When fitting a model it should be noted that gbmt and gbmt_fit provide an API for the parallelization of the underlying tree boosting code. This parallelization is achieved using OpenMP and can be activated by passing a gbmParallel object, defined in gbm-parallel.r, to the par_details argument in gbmt and gbmt_fit. More specifically, this object stores data in appropriately named fields that set the number of thread to be used and the size of "chunks" to be used in array scans by the back-end during fitting. It should be noted that some experimentation as to the optimal configuration for a given set-up may be required.

Deployment

To use the GBM package it is necessary to install a version of R on your system, preferably 3.2 or higher. With R installed, the GBM package may be installed by opening up a R terminal and using the install.packages("gbm") command to install the package.

Testing

The system is subject to two types of testing: black-box system/acceptance tests and unit testing. These tests are designed to run with the testthat package and ship with the GBM package in /tests/ folder. The package can be checked using R CMD check <built package> which will automatically run all of the tests within it and report any warnings or errors.

Current Coverage

The package has a series of unit and black box system tests which check that the package is operating as expected. The R layer of the package has tests for nearly every piece of functionality. These tests check: the piece of functionality's response to undesired inputs as well as its outputs when correct inputs are provided. This ensures that all of the "work" and functionality provided by the R layer, for every distribution available, is behaving as expected. On the other hand, the black box system tests check the overall behaviour of the package under using a variety of 'sanity test cases'. These tests primarily focus on the Gaussian, Bernoulli and CoxPH distributions but additional tests, such as checking the effects of the offset parameter, touch all distributions implemented in the package. Using the covr package, the travis CI server automatically collects code coverage data and sends it to coveralls.io. As of 11/08/2016 this coverage is at 91.57%, with high coverage levels for both the R and C++ layers. This coverage statistic was taken directly from the Travis-CI build and may not have transferred correctly to the badge on the repository's main page.

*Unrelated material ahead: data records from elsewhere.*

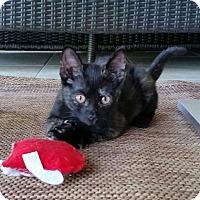 Adopt A Pet :: Henna - McCormick, SC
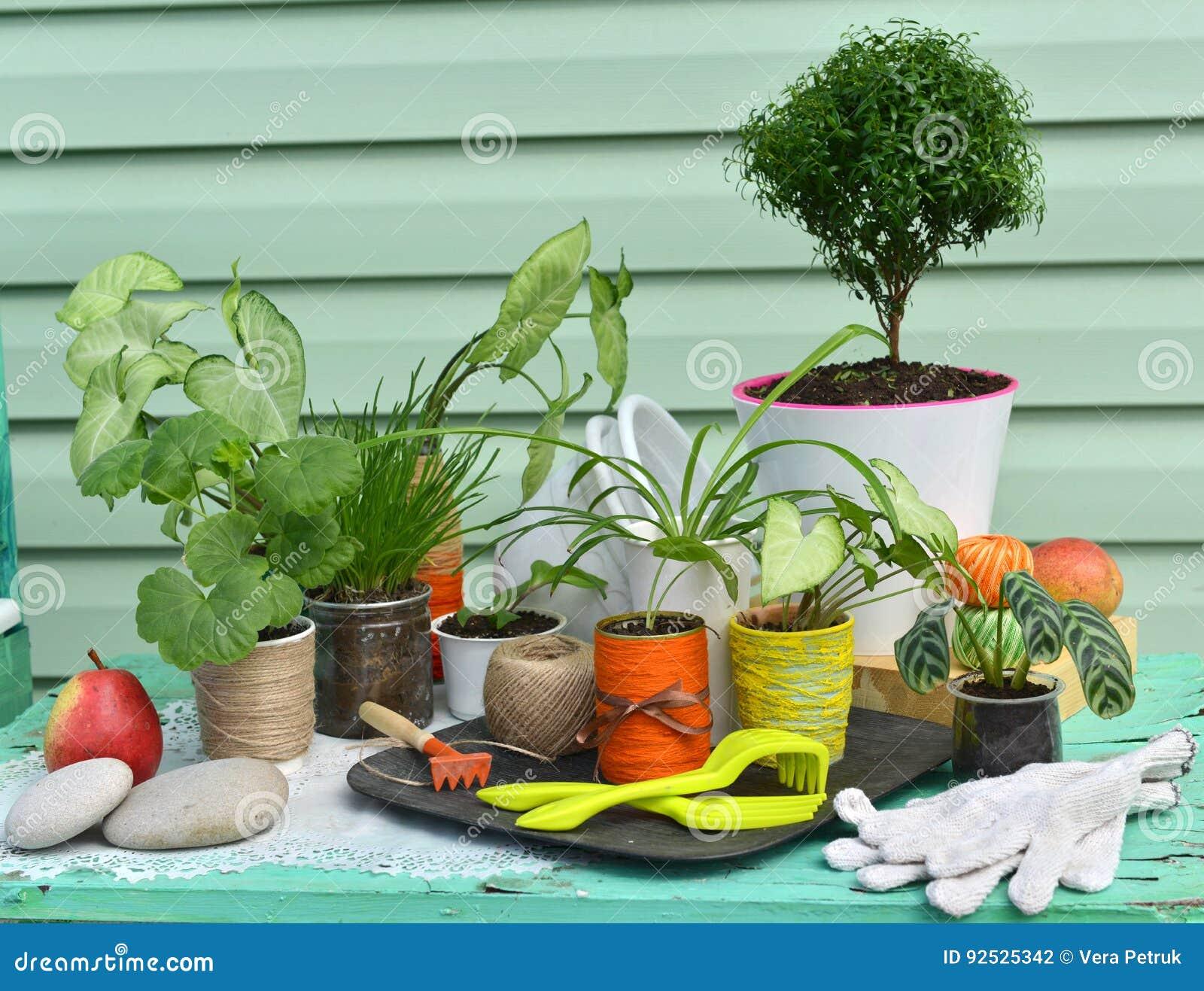 Rocznika wciąż życie z mirtowym drzewem, syngonium i innymi houseplants przeciw zielonemu nowożytnemu tłu,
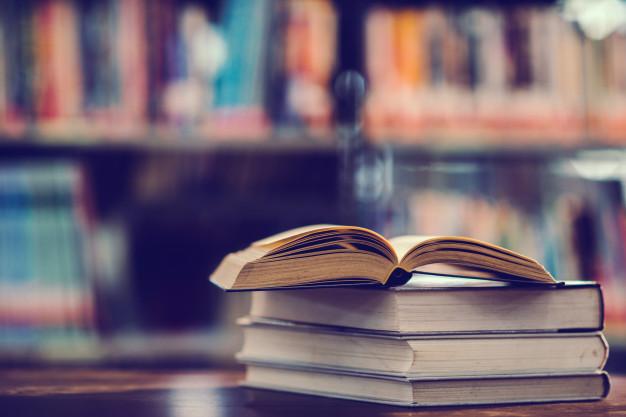 Percursos e trajetórias dos doutorandos do Instituto de Ciências Sociais da Universidade do Minho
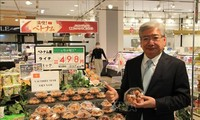 Vietnamese fresh lychee for sale for first time at Japanese supermarkets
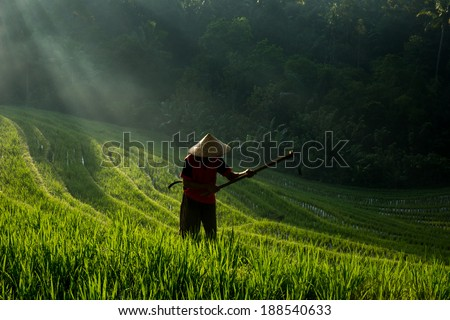 BALI - APRIL 12, 2014: An unidentified farmer works on his rice plants on the terraced rice fields in Bali, Indonesia. Rice is an important food source and grows well on fertile volcano soil.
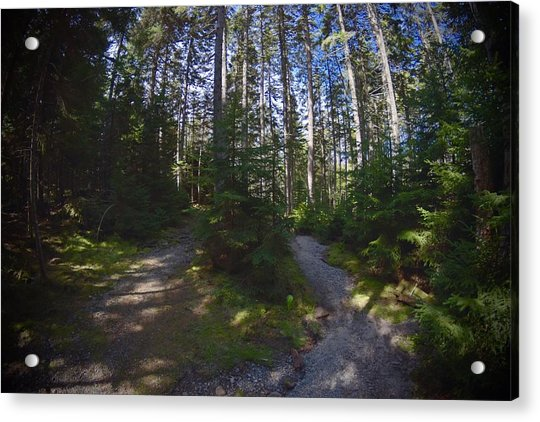 Which Path? Acrylic Print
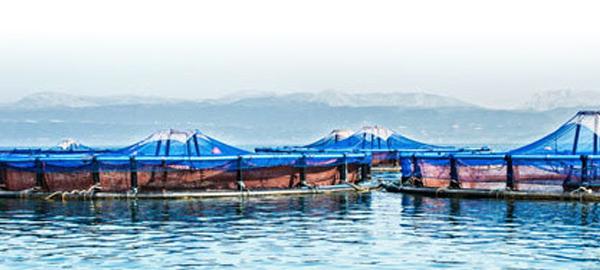 AquaSmart lanza la primera herramienta Big Data para la gestión de granjas marinas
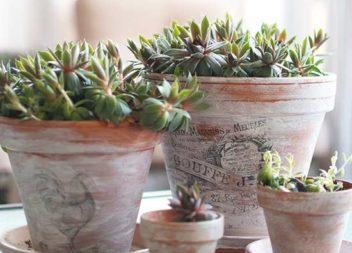 Idee su decorazione dei vasi per fiori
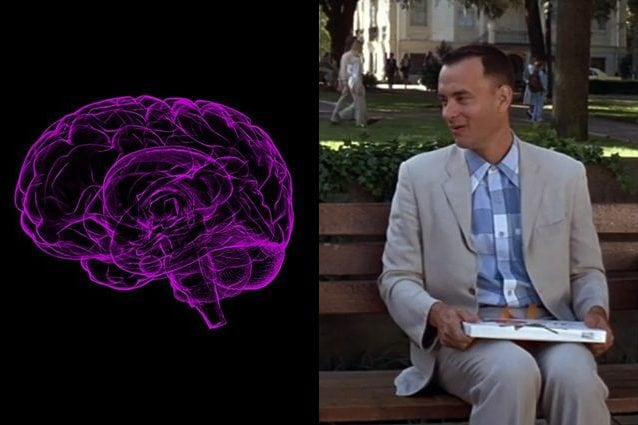 Tom Hanks sulla panchina di Forrest Gump. Credit: a sinistra cervello/sbtneet – a destra screenshot youtube del trailer ufficiale di Forrest Gump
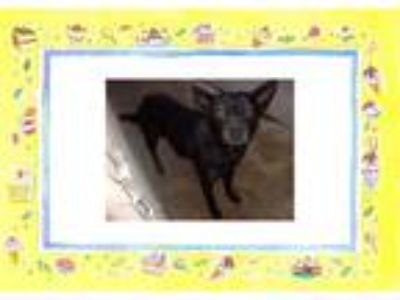 Adopt LILY a Black Labrador Retriever / Mixed dog in KELLYVILLE, OK (24559799)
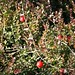 cranberries on the bush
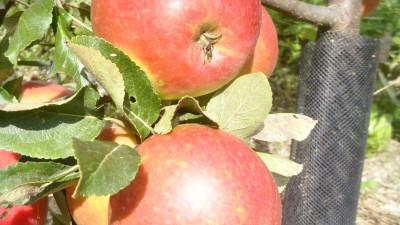 Äpple,  per kg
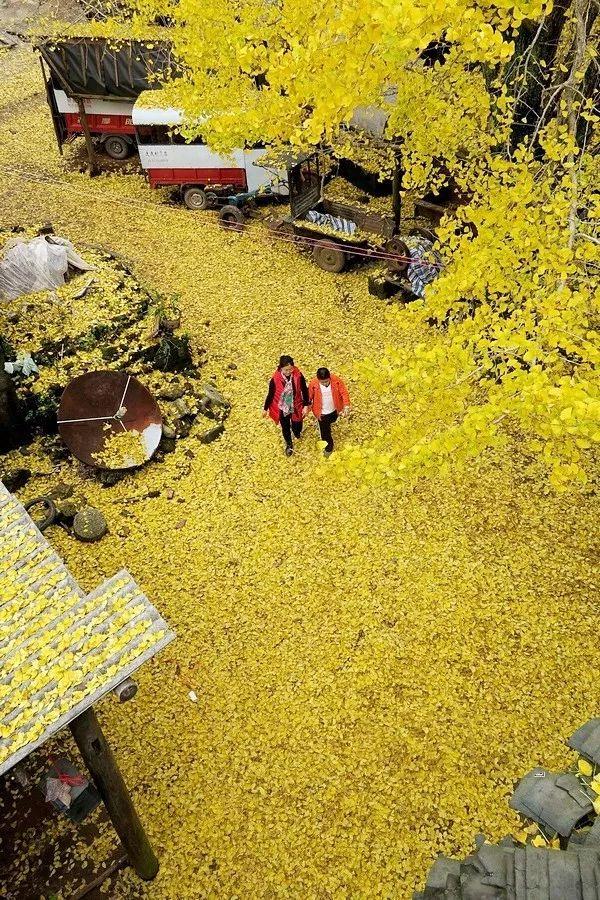 桂林周末去哪耍 | 这里的银杏黄了!拍照、吃土鸡、摘红提…约约约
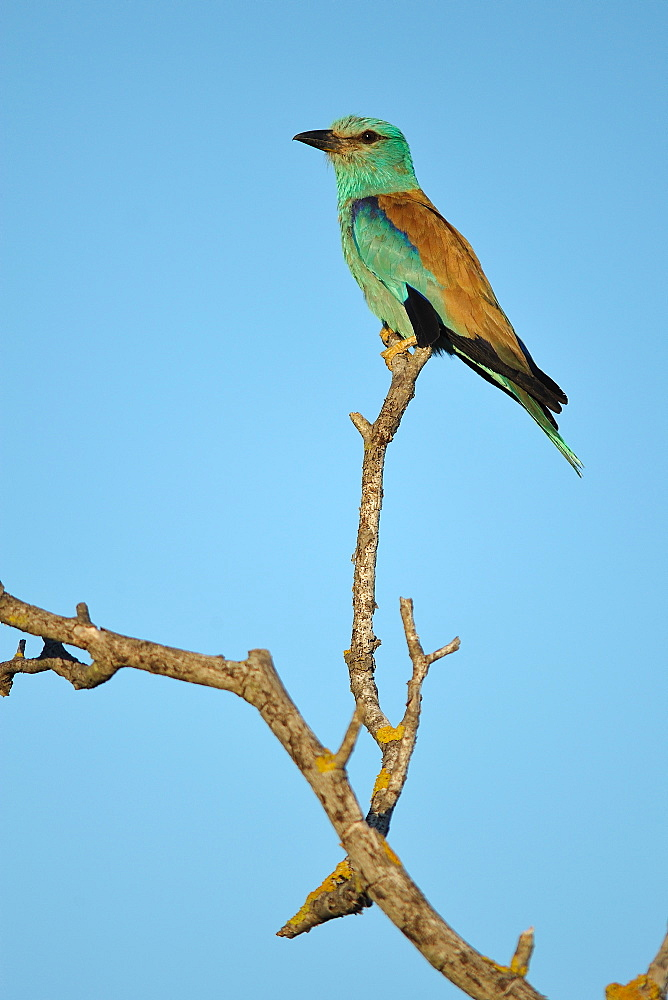 European Roller on branch, France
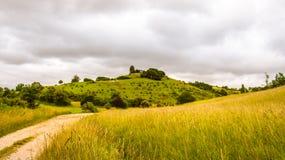 Weg zwischen den französischen Feldern stockfoto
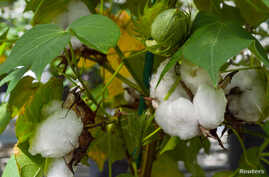 An experimental cotton plant is shown at a Texas A&M research facility in this handout image provided by the Texas A&M University College of Agriculture and Life Sciences in College Station, Texas, U.S., on October 17, 2018.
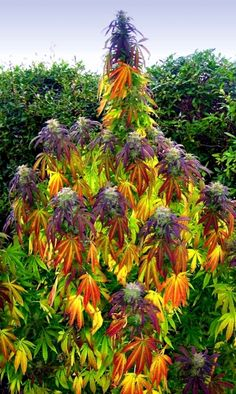 Now that's a trippy looking plant. ~ marijuanachecks.com ~ like our FB page at http://facebook.com/legalizationchecks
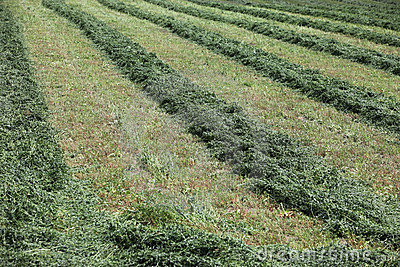 Farm Field With Hay Cut In Rows Stock Images - Image: 10596404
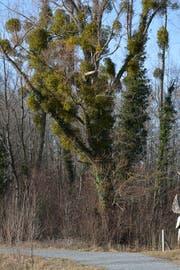Ist ein Baum im Winter grüner als im Sommer, droht er abzusterben. (Bild: Kurt Latzer)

It should be noted that this coverage tool is not perfect and tends to underestimate the code coverage. In particular, when working on the underlying C++ layer, it tends to miss header files and inlined code which are exercised. The tests do miss some node functionality such as PrintSubTree and GetVarRelativeInfluence and they do not touch many unhappy/error throwing paths in the underlying C++. That being said, even without direct tests on the underlying C++, most of the critical paths are exercised with the tests provided.

Finally, the C++ layer itself can now be tested using R's testthat package thanks to a recent update. These unit tests have yet to be written due to high coverage obtained through appropriate R API calls but they would provide further re-assurance that each component in the C++ layer is behaving as expected.